Lebanon Collaborator Hanged
Muslim militiamen on Wednesday hanged a man accused of collaborating with the Israelis during their three-year occupation of south Lebanon and said 14 other alleged traitors, including two women, also face execution.
Capt. Mahmoud Habli, a 40-year-old Sunni Muslim who had once been a prominent member of an Israeli-trained militia, was strung up on a metal gallows by three masked executioners before dawn in Sidon’s main square. While hundreds watched, many yelled, “Go to hell!”
Habli was the first person executed by hanging in Sidon since Lebanon gained independence from France in 1943. He was sentenced to death by a “field tribunal” of the Popular Liberation Army, a coalition of leftist and Muslim factions.
Habli was dragged from his apartment in Sidon by Shia Muslim militiamen two days after the Israelis pulled out of Sidon last February.
A communique from the group said the tribunal convicted Habli of collaborating with the Israelis by heading a home guard militia that the Israelis established after they invaded south Lebanon in June, 1982.
Accused of Betrayal
Militia officials said Habli had killed two resistance fighters himself and betrayed scores more to the Israelis.
Habli, draped in a blanket against the pre-dawn chill, was taken from his cell by three masked militiamen.
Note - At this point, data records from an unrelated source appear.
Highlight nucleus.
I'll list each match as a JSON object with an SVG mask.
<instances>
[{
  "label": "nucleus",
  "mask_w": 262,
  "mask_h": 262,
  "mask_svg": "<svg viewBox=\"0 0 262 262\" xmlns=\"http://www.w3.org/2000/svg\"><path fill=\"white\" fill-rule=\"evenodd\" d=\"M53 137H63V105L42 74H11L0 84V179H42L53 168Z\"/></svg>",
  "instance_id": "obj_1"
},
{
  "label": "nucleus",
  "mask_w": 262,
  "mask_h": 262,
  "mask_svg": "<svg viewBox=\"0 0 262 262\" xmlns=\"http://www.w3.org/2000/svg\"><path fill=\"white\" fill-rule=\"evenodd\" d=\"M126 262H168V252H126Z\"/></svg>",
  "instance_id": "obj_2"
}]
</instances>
The stumbling figure, unable to walk, was held up by two of his escorts. The slight, balding Habli said nothing.
In Sidon’s Nijmeh Square, he was blindfolded with a strip of white cloth. He stood on the hood of a jeep, the noose was placed around his neck and a militiamen drove the jeep away.
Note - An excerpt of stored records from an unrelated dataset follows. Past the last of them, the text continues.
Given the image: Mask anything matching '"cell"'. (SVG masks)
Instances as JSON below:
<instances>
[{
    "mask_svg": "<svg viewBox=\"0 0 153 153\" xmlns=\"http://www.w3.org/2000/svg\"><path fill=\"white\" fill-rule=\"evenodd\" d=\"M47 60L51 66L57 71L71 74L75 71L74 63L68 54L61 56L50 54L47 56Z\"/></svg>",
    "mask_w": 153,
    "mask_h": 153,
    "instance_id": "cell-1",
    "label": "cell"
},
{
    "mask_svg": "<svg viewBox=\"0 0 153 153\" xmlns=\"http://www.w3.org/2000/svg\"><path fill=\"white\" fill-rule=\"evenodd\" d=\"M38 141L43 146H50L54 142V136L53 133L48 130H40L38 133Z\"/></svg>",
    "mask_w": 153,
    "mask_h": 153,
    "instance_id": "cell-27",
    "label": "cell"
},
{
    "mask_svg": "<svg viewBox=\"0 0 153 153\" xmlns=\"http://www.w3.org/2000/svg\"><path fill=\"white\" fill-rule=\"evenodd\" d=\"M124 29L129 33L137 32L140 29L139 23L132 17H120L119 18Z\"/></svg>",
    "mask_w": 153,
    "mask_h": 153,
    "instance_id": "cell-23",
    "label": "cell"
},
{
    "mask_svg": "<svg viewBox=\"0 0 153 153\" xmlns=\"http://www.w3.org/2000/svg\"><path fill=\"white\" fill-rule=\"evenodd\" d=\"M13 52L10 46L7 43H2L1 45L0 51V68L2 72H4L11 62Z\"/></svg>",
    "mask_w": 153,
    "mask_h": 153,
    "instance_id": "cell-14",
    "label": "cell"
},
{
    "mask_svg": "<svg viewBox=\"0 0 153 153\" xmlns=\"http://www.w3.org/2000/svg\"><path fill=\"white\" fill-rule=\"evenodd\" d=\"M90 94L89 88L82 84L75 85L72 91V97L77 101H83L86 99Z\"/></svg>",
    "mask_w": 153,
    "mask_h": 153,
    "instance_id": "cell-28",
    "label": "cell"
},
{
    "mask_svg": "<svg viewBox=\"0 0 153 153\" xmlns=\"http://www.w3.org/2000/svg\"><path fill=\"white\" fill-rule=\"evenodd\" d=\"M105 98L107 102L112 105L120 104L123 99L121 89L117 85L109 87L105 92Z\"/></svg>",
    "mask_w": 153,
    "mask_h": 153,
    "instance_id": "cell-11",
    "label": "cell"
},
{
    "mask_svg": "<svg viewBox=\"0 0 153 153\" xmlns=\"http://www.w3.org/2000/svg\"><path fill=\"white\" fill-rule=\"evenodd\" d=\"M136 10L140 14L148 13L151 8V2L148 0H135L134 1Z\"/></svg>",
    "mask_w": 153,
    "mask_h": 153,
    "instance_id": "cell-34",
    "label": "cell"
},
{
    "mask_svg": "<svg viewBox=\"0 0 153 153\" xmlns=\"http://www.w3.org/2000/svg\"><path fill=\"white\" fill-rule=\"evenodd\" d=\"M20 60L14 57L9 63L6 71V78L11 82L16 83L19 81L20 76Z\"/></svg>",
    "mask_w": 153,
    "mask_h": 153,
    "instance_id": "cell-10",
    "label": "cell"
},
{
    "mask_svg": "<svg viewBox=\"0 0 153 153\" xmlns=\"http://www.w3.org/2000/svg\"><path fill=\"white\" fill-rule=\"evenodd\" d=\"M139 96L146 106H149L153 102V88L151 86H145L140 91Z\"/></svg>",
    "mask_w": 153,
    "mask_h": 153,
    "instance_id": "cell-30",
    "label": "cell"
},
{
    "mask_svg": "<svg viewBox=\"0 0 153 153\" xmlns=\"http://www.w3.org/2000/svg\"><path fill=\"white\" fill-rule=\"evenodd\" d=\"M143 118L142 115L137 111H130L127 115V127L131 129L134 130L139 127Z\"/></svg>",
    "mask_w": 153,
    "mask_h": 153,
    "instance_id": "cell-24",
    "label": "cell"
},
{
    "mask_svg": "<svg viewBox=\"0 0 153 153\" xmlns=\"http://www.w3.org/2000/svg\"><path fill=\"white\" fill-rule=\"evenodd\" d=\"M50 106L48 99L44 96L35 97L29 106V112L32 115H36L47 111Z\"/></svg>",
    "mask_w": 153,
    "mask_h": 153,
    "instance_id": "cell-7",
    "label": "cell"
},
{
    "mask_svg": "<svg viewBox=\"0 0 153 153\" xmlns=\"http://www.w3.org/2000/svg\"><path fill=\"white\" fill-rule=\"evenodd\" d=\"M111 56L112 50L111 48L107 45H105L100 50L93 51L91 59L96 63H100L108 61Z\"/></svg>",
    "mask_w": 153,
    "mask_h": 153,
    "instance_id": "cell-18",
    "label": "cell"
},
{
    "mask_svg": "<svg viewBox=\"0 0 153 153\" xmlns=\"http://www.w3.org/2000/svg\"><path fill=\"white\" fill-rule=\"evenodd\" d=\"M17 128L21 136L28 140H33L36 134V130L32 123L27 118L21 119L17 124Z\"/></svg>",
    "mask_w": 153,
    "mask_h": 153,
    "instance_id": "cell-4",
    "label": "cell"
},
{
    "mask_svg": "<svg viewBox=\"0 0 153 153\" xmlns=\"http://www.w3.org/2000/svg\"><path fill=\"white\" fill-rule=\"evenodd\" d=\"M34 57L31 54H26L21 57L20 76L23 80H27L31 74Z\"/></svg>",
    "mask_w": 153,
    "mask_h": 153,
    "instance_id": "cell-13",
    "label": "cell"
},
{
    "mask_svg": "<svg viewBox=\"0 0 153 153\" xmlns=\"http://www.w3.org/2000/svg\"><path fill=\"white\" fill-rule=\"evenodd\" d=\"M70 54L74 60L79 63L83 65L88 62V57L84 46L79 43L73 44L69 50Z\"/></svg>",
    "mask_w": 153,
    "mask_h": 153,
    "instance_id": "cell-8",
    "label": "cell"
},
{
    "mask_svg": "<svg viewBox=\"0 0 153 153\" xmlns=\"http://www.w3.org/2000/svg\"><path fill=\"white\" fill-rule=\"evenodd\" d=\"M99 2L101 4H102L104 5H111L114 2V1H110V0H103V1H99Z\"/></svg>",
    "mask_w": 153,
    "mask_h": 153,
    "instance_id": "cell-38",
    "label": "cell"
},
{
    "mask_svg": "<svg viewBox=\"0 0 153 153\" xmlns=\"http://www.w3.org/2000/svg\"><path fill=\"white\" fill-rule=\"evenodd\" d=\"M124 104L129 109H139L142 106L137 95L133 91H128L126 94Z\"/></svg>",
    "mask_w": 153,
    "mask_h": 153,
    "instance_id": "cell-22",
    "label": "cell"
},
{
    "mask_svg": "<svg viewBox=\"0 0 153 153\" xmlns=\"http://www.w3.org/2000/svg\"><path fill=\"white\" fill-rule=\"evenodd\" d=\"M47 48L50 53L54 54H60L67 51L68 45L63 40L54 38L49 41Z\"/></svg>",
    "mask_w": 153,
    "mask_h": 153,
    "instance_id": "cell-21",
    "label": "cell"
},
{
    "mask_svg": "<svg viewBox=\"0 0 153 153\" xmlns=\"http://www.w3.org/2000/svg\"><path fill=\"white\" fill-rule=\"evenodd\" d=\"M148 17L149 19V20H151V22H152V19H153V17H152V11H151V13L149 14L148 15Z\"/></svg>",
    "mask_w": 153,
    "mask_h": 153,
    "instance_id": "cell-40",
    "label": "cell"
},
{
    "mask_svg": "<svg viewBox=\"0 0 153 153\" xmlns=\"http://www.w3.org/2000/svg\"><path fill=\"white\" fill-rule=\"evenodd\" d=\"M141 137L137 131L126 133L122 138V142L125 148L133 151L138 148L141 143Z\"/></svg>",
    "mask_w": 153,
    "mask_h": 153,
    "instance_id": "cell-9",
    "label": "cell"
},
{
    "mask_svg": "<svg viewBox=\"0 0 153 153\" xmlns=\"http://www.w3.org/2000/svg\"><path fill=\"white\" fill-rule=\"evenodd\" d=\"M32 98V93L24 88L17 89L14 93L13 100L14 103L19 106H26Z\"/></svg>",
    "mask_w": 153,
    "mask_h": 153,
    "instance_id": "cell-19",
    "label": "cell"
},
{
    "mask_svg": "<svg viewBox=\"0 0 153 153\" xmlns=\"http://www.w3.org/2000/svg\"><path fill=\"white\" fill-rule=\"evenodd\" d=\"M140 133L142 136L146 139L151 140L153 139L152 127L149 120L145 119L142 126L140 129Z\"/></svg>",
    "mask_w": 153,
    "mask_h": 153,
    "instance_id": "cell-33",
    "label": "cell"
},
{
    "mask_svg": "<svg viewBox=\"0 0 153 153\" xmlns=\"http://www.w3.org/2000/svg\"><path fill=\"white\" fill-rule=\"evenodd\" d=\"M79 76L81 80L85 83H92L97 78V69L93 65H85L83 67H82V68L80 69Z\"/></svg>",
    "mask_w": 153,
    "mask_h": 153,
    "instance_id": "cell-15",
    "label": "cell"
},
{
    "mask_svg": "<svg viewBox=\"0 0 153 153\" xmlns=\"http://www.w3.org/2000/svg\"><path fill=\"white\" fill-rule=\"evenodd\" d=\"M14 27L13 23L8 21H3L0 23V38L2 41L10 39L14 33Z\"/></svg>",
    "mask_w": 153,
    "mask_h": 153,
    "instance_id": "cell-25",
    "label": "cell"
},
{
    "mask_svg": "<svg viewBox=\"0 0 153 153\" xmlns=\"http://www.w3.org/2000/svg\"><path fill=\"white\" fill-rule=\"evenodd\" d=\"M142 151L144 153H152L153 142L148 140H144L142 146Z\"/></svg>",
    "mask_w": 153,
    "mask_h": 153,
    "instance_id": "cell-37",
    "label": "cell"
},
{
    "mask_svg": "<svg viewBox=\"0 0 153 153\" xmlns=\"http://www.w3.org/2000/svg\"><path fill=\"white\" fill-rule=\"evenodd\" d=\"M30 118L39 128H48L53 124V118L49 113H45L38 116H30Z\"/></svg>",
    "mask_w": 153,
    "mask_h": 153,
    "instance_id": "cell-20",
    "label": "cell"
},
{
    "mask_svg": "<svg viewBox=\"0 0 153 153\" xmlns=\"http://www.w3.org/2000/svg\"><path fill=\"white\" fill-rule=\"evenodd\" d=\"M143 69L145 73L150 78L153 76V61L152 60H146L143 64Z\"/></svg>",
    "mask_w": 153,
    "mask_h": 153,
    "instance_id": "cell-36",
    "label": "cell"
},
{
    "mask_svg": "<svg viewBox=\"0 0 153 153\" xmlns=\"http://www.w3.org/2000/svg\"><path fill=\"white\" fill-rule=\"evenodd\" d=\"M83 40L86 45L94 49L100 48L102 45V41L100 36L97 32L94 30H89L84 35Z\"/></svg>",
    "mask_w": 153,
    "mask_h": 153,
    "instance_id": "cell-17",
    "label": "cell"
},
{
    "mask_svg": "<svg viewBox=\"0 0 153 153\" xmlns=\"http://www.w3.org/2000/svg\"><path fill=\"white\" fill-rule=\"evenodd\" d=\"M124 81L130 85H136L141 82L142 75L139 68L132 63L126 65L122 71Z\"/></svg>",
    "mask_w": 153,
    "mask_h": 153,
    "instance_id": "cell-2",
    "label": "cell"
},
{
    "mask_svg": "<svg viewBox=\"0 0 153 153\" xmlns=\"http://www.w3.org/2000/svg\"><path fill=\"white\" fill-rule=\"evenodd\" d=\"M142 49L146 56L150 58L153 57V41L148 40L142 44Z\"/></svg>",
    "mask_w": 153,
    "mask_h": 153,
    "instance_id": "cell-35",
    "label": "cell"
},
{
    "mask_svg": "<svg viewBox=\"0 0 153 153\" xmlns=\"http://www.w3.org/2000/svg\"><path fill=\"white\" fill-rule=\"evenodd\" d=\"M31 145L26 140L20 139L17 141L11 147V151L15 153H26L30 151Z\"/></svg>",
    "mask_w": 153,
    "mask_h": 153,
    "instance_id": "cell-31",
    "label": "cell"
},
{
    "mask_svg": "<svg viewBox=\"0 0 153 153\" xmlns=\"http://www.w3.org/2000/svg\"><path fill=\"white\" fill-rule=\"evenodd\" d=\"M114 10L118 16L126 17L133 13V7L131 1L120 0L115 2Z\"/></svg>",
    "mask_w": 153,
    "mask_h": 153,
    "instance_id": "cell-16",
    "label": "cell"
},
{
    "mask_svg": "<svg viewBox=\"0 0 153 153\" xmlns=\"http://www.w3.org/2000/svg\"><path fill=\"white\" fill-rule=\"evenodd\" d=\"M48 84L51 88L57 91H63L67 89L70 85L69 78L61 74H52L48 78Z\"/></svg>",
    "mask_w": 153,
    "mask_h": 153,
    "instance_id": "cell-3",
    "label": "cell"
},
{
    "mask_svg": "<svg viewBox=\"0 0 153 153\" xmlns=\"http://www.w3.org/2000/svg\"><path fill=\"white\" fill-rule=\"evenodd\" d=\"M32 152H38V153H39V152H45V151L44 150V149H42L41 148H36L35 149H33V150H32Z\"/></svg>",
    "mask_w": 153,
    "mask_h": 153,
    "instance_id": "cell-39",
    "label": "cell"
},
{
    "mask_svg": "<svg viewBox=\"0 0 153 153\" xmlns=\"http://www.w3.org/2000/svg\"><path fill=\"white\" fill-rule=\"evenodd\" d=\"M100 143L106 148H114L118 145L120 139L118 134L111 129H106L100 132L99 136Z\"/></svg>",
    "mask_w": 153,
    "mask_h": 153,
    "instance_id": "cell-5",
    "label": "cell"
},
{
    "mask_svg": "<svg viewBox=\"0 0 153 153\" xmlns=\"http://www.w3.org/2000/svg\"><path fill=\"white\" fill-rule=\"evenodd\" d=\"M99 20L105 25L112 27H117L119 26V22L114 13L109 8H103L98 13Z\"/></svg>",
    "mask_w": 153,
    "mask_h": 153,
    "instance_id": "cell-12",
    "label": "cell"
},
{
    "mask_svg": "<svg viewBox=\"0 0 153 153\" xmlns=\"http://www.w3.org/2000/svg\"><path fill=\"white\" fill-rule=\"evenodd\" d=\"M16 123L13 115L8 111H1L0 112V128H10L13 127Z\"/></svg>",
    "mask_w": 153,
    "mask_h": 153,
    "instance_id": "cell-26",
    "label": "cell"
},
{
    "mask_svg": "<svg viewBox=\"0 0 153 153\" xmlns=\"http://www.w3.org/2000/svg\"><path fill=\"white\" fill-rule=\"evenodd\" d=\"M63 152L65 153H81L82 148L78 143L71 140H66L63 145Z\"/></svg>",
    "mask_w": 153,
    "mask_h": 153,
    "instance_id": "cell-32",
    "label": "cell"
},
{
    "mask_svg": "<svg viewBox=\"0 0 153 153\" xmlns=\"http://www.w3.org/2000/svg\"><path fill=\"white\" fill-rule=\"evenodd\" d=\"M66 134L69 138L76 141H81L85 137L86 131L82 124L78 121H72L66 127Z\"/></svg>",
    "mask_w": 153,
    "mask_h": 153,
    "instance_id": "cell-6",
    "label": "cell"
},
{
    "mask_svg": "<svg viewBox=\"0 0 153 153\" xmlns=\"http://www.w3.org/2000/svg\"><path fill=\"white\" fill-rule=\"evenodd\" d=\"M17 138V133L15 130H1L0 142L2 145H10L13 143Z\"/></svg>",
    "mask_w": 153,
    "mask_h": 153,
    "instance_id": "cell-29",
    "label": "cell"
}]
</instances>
After a few minutes, two militiamen tugged on the legs of the body to make sure Habli was dead. Stitched to his dark jogging suit were placards with verses from the Koran, Islam’s holy book.
Underneath was written in Arabic: “This is the punishment for every traitor and collaborator.”
Buried in Jewish Cemetery
Habli’s body dangled from the gallows for six hours, while hundreds of onlookers passed by. After the body was lowered, in what the executioners intended as a final insult, it was buried in the Jewish cemetery in Sidon, Lebanon’s third largest city 25 miles south of Beirut.
The militia officials, who spoke on condition of anonymity, said the makeshift gallows will stay in the square “because we’ll need it again.”
One official said: “The men will be hanged if they’re found guilty. But we don’t hang women. They will probably be shot.”